Les nouveaux contentieux environnementaux poussent également les entreprises à revoir leur approche de la gouvernance. Au-delà de la conformité réglementaire, les entreprises sont invitées à jouer un rôle proactif dans la gestion de leurs écosystèmes. Cela implique non seulement de respecter les normes en vigueur, mais aussi de contribuer à la création de normes plus élevées en matière de durabilité. Le rapport entre les entreprises et leurs sous-traitants, par exemple, devient un enjeu stratégique : comment s’assurer que toute la chaîne de production respecte des standards élevés, tout en maintenant la compétitivité sur les marchés mondiaux ?
Cette gouvernance élargie s'accompagne d'une réflexion sur la manière de concilier les objectifs économiques et environnementaux. Pour une entreprise comme L'Oréal, qui ne produit pas de matières premières mais dépend de nombreux partenaires pour distribuer ses produits, la coopération avec les fournisseurs et la transparence vis-à-vis des parties prenantes sont devenues des priorités. Cette approche collaborative permet d’instaurer une confiance entre les différents acteurs et de limiter les risques liés à des pratiques irresponsables.

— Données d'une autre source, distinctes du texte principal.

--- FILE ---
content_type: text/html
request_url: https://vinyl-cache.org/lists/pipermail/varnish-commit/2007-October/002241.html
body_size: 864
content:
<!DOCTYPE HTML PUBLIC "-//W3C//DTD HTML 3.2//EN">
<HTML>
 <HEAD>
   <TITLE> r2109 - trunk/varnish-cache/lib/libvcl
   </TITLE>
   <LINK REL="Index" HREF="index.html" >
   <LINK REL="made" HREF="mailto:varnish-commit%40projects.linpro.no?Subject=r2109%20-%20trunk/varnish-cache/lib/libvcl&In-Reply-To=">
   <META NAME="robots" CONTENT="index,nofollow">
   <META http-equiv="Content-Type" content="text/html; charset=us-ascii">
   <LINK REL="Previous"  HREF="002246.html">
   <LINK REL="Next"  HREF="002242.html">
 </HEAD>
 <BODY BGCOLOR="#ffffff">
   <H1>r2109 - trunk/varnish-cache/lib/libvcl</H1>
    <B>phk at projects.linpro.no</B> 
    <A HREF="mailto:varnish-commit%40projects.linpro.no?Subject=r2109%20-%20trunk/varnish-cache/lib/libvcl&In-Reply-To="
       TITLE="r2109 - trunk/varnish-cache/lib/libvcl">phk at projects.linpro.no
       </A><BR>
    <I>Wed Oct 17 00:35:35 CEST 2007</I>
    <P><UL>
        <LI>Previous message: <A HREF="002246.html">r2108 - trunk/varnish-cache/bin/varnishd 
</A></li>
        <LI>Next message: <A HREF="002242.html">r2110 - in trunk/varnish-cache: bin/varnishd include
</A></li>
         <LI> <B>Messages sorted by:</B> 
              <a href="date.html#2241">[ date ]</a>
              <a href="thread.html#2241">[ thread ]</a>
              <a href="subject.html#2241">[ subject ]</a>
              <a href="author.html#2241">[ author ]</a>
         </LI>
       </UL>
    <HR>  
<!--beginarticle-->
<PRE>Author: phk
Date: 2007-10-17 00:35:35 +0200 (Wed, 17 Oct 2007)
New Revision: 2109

Les sanctions pénales jouent un rôle clé dans cette gouvernance. Bien que la justice pénale soit souvent perçue comme répressive, son rôle peut également être préventif. En encourageant les entreprises à corriger leurs comportements avant qu’ils ne deviennent problématiques, la justice peut servir de levier pour améliorer la conformité et favoriser une gestion responsable des risques environnementaux.Les nouveaux contentieux environnementaux constituent un défi majeur pour les entreprises, mais ils offrent également une opportunité unique de repenser leur modèle économique et leur gouvernance. Loin de se limiter à un cadre répressif, ces contentieux poussent les entreprises à adopter une approche proactive et à innover pour répondre aux attentes sociétales. La complexité croissante du cadre juridique, associée à une incertitude normative, nécessite une adaptation rapide et une coopération accrue entre les parties prenantes.
Les entreprises doivent désormais intégrer les enjeux environnementaux et sociétaux dans leurs stratégies de long terme, non seulement pour se conformer aux nouvelles régulations, mais aussi pour se distinguer sur des marchés de plus en plus compétitifs. La justice environnementale, à travers des outils comme la CJIP, joue un rôle clé dans cette transformation en créant un cadre plus flexible et préventif, incitant les entreprises à adopter des pratiques durables avant que des sanctions ne deviennent nécessaires.